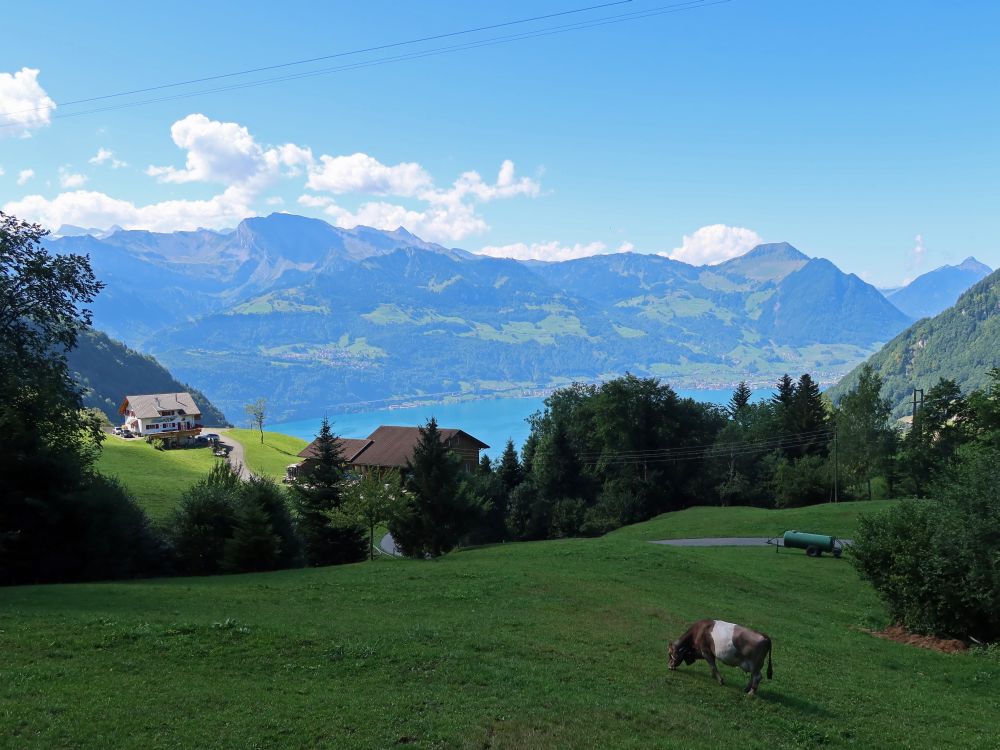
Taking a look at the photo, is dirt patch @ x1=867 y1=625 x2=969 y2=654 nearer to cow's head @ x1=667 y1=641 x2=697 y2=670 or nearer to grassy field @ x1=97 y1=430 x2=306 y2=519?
cow's head @ x1=667 y1=641 x2=697 y2=670

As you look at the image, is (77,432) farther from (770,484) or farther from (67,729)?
(770,484)

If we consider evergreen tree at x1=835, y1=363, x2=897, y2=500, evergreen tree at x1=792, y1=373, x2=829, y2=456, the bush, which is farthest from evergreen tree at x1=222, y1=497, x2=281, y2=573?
evergreen tree at x1=792, y1=373, x2=829, y2=456

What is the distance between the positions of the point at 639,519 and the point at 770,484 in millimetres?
16085

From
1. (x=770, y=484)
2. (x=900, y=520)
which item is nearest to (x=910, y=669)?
(x=900, y=520)

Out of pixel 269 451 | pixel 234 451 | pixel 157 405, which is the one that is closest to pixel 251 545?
pixel 234 451

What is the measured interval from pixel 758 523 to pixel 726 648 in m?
42.9

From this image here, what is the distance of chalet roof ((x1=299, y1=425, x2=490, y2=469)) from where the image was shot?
345 feet

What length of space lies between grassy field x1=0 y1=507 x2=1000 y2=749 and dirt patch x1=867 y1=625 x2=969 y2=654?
1086mm

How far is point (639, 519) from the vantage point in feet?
239

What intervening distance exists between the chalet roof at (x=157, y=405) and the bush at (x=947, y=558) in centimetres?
13586

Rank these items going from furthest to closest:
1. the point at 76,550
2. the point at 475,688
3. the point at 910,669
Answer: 1. the point at 76,550
2. the point at 910,669
3. the point at 475,688

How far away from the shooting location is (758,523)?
177 ft

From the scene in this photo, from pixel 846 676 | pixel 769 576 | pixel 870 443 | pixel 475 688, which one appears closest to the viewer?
pixel 475 688

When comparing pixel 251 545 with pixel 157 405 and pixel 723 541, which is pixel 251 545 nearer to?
pixel 723 541
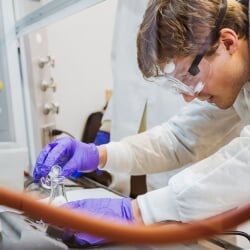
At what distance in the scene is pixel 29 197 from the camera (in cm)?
27

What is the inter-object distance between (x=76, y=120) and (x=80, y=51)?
44 centimetres

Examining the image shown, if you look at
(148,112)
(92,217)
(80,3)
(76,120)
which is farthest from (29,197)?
(76,120)

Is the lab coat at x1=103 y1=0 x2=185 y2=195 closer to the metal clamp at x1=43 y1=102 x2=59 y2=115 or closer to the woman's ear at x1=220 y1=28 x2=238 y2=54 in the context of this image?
the metal clamp at x1=43 y1=102 x2=59 y2=115

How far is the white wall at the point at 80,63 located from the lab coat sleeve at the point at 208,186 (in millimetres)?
1300

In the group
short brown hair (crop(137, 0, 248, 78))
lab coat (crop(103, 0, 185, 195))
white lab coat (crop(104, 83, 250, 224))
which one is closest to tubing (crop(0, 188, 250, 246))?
white lab coat (crop(104, 83, 250, 224))

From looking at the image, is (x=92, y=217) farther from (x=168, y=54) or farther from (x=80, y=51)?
(x=80, y=51)

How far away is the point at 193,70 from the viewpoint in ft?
2.51

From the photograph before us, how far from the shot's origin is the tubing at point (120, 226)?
10.1 inches

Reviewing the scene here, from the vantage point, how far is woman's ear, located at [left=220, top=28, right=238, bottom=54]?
2.40 ft

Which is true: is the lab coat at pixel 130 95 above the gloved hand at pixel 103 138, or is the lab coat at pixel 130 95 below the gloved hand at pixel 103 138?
above

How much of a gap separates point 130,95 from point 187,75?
0.64 meters

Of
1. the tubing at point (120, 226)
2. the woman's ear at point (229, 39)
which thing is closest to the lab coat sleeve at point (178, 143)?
the woman's ear at point (229, 39)

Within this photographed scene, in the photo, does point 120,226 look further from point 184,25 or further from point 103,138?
point 103,138

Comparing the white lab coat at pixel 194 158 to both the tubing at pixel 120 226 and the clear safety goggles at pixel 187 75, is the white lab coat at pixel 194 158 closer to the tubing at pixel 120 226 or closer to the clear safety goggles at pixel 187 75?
the clear safety goggles at pixel 187 75
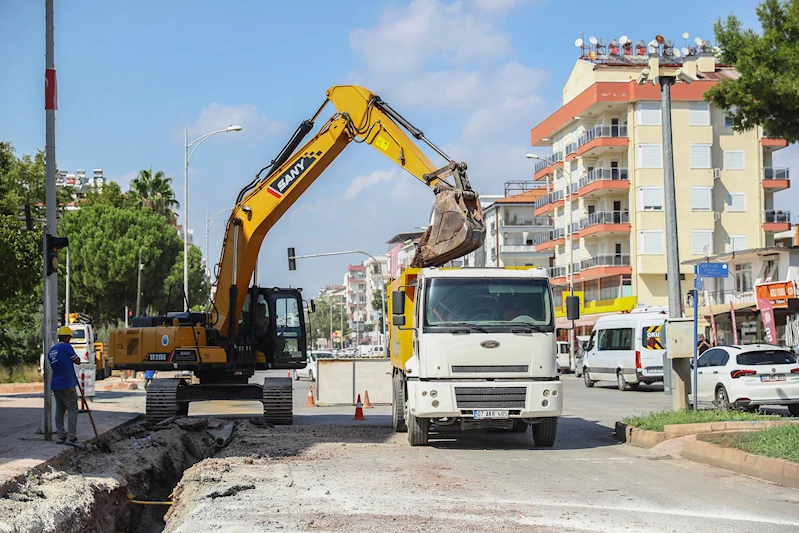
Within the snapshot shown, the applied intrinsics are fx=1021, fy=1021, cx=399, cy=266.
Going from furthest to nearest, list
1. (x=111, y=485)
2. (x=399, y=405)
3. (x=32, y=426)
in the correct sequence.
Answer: (x=399, y=405), (x=32, y=426), (x=111, y=485)

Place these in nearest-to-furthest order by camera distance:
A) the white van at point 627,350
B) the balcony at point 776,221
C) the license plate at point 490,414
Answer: the license plate at point 490,414 < the white van at point 627,350 < the balcony at point 776,221

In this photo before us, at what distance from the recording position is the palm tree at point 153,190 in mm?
76000

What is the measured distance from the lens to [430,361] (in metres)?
14.9

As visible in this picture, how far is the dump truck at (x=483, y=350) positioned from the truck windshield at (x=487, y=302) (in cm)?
1

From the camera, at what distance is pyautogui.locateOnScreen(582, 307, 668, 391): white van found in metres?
→ 31.9

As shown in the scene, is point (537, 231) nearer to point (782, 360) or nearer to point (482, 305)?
point (782, 360)

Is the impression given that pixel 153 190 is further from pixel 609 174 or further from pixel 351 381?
pixel 351 381

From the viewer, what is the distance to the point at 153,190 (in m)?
76.6

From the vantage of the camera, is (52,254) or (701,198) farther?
(701,198)

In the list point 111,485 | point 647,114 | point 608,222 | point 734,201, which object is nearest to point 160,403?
point 111,485

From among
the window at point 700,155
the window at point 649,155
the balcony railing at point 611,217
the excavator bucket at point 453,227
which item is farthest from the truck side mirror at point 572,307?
the window at point 700,155

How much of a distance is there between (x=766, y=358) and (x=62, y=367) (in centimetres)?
1373

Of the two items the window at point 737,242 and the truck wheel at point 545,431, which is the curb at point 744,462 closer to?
the truck wheel at point 545,431

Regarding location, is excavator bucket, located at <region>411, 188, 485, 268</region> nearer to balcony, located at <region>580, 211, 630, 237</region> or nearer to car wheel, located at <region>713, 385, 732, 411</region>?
car wheel, located at <region>713, 385, 732, 411</region>
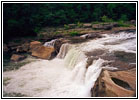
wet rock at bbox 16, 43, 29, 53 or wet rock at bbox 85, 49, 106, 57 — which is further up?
wet rock at bbox 85, 49, 106, 57

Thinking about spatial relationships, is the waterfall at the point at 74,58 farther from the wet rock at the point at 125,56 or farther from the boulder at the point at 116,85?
the boulder at the point at 116,85

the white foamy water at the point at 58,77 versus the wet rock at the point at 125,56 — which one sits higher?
the wet rock at the point at 125,56

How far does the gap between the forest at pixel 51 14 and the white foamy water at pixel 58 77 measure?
4.69 metres

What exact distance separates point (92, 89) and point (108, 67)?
3.05 feet

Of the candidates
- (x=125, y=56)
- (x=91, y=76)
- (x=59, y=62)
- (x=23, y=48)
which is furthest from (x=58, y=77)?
(x=23, y=48)

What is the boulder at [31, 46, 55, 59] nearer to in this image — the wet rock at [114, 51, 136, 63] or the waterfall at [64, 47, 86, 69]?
the waterfall at [64, 47, 86, 69]

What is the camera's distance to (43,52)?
7910 millimetres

============================================================

WHAT THE EXERCISE ASKS = Copy out all of the material above word for word, leaving out the pictures.

OUTPUT OF THE EXERCISE =
Taking a look at the photo, is dirt patch @ x1=867 y1=625 x2=969 y2=654 nearer to cow's head @ x1=667 y1=641 x2=697 y2=670 or nearer to grassy field @ x1=97 y1=430 x2=306 y2=519?
cow's head @ x1=667 y1=641 x2=697 y2=670

As you look at the image, is (77,432) farther from (770,484) or farther from (67,729)?
(770,484)

If we consider evergreen tree at x1=835, y1=363, x2=897, y2=500, evergreen tree at x1=792, y1=373, x2=829, y2=456, the bush, which is farthest from evergreen tree at x1=222, y1=497, x2=281, y2=573?
evergreen tree at x1=792, y1=373, x2=829, y2=456

What is the distance between the positions of the point at 639,519 and the point at 770,484 in millimetres?
16085

From
1. (x=770, y=484)
2. (x=900, y=520)
which item is nearest to (x=910, y=669)?
(x=900, y=520)

Out of pixel 269 451 | pixel 234 451 | pixel 157 405, which is the one that is closest to pixel 251 545?
pixel 234 451

What is the measured interval from pixel 758 523 to pixel 726 648 in m?
42.9

From this image here, what is the distance of chalet roof ((x1=299, y1=425, x2=490, y2=469)) from where the image was shot?
345 feet

What length of space lies between grassy field x1=0 y1=507 x2=1000 y2=749 and dirt patch x1=867 y1=625 x2=969 y2=654?
1086mm

How far is point (639, 519) from the vantage point in feet?
239

What intervening distance exists between the chalet roof at (x=157, y=405) and the bush at (x=947, y=558) in centimetres?
13586

Rank these items going from furthest to closest:
1. the point at 76,550
2. the point at 475,688
3. the point at 910,669
Answer: 1. the point at 76,550
2. the point at 910,669
3. the point at 475,688

How far away from the shooting location is (758,523)?
177 ft

From the scene in this photo, from pixel 846 676 | pixel 769 576 | pixel 870 443 | pixel 475 688, which one appears closest to the viewer?
pixel 475 688

When comparing pixel 251 545 with pixel 157 405 and pixel 723 541, which is pixel 251 545 nearer to?
pixel 723 541
At what distance in the scene is pixel 29 197 from the camera (in cm)?
27

What is the inter-object distance between (x=76, y=120) and (x=80, y=51)?
44 centimetres

Examining the image shown, if you look at
(148,112)
(92,217)
(80,3)
(76,120)
which is farthest from (29,197)?
(76,120)

Is the lab coat at x1=103 y1=0 x2=185 y2=195 closer to the metal clamp at x1=43 y1=102 x2=59 y2=115 or closer to the woman's ear at x1=220 y1=28 x2=238 y2=54 in the context of this image?
the metal clamp at x1=43 y1=102 x2=59 y2=115

How far is the white wall at the point at 80,63 located from the lab coat sleeve at the point at 208,186 (in millimetres)?
1300

In the group
short brown hair (crop(137, 0, 248, 78))
lab coat (crop(103, 0, 185, 195))
white lab coat (crop(104, 83, 250, 224))
which one is closest to tubing (crop(0, 188, 250, 246))?
white lab coat (crop(104, 83, 250, 224))

From looking at the image, is (x=92, y=217) farther from (x=168, y=54) or farther from (x=80, y=51)?
(x=80, y=51)

How far away is the point at 193,70 from the viewpoint in ft?
2.51

From the photograph before us, how far from the shot's origin is the tubing at point (120, 226)?
10.1 inches

Reviewing the scene here, from the vantage point, how far is woman's ear, located at [left=220, top=28, right=238, bottom=54]?
2.40 ft

Which is true: is the lab coat at pixel 130 95 above the gloved hand at pixel 103 138, or is the lab coat at pixel 130 95 below the gloved hand at pixel 103 138?
above

How much of a gap separates point 130,95 from point 187,75?
0.64 meters

Of
1. the tubing at point (120, 226)
2. the woman's ear at point (229, 39)
which thing is closest to the lab coat sleeve at point (178, 143)?
the woman's ear at point (229, 39)

Within this photographed scene, in the photo, does point 120,226 look further from point 184,25 or further from point 103,138?
point 103,138

Comparing the white lab coat at pixel 194 158 to both the tubing at pixel 120 226 and the clear safety goggles at pixel 187 75, is the white lab coat at pixel 194 158 closer to the tubing at pixel 120 226 or closer to the clear safety goggles at pixel 187 75?
the clear safety goggles at pixel 187 75
Within the snapshot shown, the applied intrinsics are fx=1021, fy=1021, cx=399, cy=266.
Going from furthest to nearest, list
1. (x=111, y=485)
2. (x=399, y=405)
3. (x=32, y=426)
in the correct sequence.
Answer: (x=399, y=405), (x=32, y=426), (x=111, y=485)

Place these in nearest-to-furthest order by camera distance:
A) the white van at point 627,350
B) the balcony at point 776,221
C) the license plate at point 490,414
Answer: the license plate at point 490,414 < the white van at point 627,350 < the balcony at point 776,221

In this photo before us, at what distance from the recording position is the palm tree at point 153,190 in mm?
76000

What is the measured distance from the lens to [430,361] (in metres)?
14.9

As visible in this picture, how far is the dump truck at (x=483, y=350) positioned from the truck windshield at (x=487, y=302) (in cm)?
1

From the camera, at what distance is pyautogui.locateOnScreen(582, 307, 668, 391): white van found in metres?
→ 31.9

As shown in the scene, is point (537, 231) nearer to point (782, 360) or nearer to point (482, 305)?
point (782, 360)

Is the impression given that pixel 153 190 is further from pixel 609 174 or further from pixel 351 381?
pixel 351 381

From the viewer, what is the distance to the point at 153,190 (in m)?
76.6

From the vantage of the camera, is (52,254) or (701,198) farther?
(701,198)

In the list point 111,485 | point 647,114 | point 608,222 | point 734,201, which object is nearest to point 160,403?
point 111,485

From among
the window at point 700,155
the window at point 649,155
the balcony railing at point 611,217
the excavator bucket at point 453,227
which item is farthest from the truck side mirror at point 572,307?
the window at point 700,155

How much of a distance is there between (x=766, y=358) and (x=62, y=367) (in centimetres)?
1373

Of the two items the window at point 737,242 and the truck wheel at point 545,431, which is the curb at point 744,462 closer to?
the truck wheel at point 545,431

Regarding location, is excavator bucket, located at <region>411, 188, 485, 268</region> nearer to balcony, located at <region>580, 211, 630, 237</region> or nearer to car wheel, located at <region>713, 385, 732, 411</region>?
car wheel, located at <region>713, 385, 732, 411</region>
wet rock at bbox 16, 43, 29, 53 or wet rock at bbox 85, 49, 106, 57 — which is further up?
wet rock at bbox 85, 49, 106, 57

Thinking about spatial relationships, is the waterfall at the point at 74,58 farther from the wet rock at the point at 125,56 or farther from the boulder at the point at 116,85?
the boulder at the point at 116,85

the white foamy water at the point at 58,77 versus the wet rock at the point at 125,56 — which one sits higher?
the wet rock at the point at 125,56

How far does the gap between the forest at pixel 51 14 and the white foamy water at pixel 58 77 measure?
4.69 metres

What exact distance separates point (92, 89) and point (108, 67)?
3.05 feet

Of the candidates
- (x=125, y=56)
- (x=91, y=76)
- (x=59, y=62)
- (x=23, y=48)
which is furthest from (x=58, y=77)?
(x=23, y=48)

What is the boulder at [31, 46, 55, 59] nearer to in this image — the wet rock at [114, 51, 136, 63] or the waterfall at [64, 47, 86, 69]?
the waterfall at [64, 47, 86, 69]

What is the camera's distance to (43,52)?
7910 millimetres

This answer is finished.